MATERIAL FOR THIS TASK:
========
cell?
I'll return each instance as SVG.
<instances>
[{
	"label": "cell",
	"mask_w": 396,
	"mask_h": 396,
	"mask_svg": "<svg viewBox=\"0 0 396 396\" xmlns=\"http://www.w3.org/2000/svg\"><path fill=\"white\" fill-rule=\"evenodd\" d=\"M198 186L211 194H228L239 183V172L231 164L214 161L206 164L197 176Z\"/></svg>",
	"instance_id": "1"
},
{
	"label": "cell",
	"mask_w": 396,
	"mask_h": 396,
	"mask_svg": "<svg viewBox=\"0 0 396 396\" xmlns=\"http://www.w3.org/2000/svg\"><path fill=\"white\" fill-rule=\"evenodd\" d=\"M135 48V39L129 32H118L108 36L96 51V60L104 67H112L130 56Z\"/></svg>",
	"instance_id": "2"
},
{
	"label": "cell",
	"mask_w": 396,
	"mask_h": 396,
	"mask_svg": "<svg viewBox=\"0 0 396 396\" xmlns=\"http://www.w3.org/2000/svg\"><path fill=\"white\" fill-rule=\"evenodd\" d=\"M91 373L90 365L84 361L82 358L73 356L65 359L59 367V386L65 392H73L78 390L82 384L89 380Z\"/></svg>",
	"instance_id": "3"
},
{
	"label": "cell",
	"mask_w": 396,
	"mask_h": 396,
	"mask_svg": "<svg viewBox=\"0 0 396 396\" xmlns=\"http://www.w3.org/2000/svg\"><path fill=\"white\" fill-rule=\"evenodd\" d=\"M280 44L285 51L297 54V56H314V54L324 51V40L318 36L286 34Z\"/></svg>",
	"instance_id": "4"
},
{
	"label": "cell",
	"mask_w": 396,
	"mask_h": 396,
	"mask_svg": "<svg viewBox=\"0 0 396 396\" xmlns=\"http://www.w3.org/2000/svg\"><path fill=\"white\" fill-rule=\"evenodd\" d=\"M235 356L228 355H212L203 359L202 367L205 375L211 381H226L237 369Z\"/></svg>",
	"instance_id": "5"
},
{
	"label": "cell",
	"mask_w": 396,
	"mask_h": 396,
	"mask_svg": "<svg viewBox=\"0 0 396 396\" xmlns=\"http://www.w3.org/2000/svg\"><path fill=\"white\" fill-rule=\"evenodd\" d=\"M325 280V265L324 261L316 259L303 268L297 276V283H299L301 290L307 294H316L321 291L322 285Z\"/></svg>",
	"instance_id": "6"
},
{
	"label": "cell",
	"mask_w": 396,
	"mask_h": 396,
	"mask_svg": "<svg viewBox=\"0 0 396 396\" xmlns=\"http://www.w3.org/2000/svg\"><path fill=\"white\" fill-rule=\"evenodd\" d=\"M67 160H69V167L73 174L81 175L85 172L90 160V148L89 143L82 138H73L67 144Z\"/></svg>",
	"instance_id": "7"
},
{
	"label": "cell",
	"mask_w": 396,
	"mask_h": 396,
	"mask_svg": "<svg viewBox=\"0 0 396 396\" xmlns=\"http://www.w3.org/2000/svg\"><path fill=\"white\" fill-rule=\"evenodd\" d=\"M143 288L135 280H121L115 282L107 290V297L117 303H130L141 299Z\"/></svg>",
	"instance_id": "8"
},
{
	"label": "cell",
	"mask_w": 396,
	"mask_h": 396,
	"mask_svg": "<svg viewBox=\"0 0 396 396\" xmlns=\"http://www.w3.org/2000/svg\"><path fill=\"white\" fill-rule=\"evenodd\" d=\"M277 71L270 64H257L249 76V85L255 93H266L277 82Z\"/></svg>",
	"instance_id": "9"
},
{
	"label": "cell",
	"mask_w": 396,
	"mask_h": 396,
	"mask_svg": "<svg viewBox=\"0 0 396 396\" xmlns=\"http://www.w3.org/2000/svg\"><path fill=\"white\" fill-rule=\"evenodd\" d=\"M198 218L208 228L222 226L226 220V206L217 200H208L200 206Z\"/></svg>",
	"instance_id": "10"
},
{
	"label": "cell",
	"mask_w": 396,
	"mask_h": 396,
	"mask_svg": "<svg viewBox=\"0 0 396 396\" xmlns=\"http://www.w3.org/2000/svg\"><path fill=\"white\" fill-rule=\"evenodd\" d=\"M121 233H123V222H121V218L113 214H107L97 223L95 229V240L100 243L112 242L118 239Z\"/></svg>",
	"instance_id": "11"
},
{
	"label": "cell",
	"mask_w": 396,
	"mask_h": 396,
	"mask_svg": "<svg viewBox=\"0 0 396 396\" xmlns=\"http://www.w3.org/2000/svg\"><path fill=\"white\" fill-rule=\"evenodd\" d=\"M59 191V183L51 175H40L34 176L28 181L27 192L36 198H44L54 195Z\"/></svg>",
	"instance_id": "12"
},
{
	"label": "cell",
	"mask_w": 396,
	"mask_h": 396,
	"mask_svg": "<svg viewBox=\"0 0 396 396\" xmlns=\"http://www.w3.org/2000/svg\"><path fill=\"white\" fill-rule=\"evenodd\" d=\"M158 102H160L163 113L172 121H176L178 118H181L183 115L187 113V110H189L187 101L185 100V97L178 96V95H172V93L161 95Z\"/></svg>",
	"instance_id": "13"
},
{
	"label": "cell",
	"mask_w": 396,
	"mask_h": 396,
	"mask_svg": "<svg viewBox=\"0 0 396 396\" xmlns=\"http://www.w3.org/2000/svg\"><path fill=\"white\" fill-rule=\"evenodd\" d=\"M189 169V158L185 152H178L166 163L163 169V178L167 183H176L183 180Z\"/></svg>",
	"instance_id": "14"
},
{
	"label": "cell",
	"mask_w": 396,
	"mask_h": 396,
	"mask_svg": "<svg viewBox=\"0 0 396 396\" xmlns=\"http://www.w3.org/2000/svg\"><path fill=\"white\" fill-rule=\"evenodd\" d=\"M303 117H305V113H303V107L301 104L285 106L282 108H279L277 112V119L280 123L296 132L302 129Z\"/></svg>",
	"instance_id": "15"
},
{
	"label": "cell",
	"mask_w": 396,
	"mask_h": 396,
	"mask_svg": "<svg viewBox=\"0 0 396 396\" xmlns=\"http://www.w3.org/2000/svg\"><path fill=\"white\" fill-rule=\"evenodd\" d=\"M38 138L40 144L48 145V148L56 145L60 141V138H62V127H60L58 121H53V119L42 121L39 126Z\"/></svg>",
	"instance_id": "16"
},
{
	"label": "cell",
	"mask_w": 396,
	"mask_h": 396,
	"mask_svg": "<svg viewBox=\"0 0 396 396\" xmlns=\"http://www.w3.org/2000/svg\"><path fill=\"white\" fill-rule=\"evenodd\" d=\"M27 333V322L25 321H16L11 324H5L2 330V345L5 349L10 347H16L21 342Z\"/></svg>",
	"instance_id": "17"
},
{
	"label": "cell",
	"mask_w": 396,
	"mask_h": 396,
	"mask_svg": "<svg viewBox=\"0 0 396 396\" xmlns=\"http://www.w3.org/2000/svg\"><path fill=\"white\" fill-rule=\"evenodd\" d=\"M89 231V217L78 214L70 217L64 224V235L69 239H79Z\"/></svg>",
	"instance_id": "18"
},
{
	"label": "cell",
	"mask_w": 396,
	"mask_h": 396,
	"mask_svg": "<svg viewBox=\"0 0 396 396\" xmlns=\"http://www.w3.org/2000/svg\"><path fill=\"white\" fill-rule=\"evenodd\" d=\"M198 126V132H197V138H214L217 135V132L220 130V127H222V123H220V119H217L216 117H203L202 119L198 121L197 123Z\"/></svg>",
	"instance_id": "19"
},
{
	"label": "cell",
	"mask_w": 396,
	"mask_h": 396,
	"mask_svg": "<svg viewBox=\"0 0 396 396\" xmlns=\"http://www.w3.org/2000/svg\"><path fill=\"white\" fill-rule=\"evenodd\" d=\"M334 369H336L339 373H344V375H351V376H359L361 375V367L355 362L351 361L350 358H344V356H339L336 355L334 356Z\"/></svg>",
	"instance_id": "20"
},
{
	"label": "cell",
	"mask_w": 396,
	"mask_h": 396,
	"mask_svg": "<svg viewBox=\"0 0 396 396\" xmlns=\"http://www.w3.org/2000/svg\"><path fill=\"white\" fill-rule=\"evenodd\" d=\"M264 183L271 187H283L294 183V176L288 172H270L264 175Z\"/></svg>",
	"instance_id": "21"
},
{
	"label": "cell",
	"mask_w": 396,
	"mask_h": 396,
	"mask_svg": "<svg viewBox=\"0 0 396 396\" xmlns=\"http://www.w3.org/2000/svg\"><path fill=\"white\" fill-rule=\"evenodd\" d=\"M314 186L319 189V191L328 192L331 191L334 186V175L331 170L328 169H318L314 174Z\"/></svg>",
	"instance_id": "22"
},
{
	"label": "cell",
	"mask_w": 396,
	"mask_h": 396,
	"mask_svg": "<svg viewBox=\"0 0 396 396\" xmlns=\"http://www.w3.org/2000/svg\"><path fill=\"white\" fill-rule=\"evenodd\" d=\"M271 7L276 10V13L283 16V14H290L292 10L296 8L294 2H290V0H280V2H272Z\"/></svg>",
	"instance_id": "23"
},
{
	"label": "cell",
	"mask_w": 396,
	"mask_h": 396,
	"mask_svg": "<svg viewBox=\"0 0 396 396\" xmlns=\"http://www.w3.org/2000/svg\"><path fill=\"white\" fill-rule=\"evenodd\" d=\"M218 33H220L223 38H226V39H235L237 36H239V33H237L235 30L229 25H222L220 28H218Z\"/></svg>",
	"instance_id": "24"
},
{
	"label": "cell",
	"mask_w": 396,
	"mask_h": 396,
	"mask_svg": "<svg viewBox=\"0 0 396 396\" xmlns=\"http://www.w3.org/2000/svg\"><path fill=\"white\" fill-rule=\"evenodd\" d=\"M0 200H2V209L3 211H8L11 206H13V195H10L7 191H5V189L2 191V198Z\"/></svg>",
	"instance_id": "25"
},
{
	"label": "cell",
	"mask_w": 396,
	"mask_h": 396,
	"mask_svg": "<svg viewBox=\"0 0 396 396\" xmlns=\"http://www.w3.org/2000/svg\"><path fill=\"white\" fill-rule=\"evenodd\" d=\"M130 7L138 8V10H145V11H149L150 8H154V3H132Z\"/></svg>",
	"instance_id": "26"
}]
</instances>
========
TASK INSTRUCTIONS: Give the data again from its first line through the line that contains "48V39L129 32H118L108 36L96", replacing every "mask_svg" with "mask_path" and leaving all else unchanged.

ANSWER TO THIS EXERCISE:
cell?
I'll return each instance as SVG.
<instances>
[{
	"label": "cell",
	"mask_w": 396,
	"mask_h": 396,
	"mask_path": "<svg viewBox=\"0 0 396 396\" xmlns=\"http://www.w3.org/2000/svg\"><path fill=\"white\" fill-rule=\"evenodd\" d=\"M198 186L211 194H228L239 183V172L231 164L214 161L206 164L197 176Z\"/></svg>",
	"instance_id": "1"
},
{
	"label": "cell",
	"mask_w": 396,
	"mask_h": 396,
	"mask_path": "<svg viewBox=\"0 0 396 396\" xmlns=\"http://www.w3.org/2000/svg\"><path fill=\"white\" fill-rule=\"evenodd\" d=\"M135 48V39L129 32H118L108 36L96 51V60L104 67H112L130 56Z\"/></svg>",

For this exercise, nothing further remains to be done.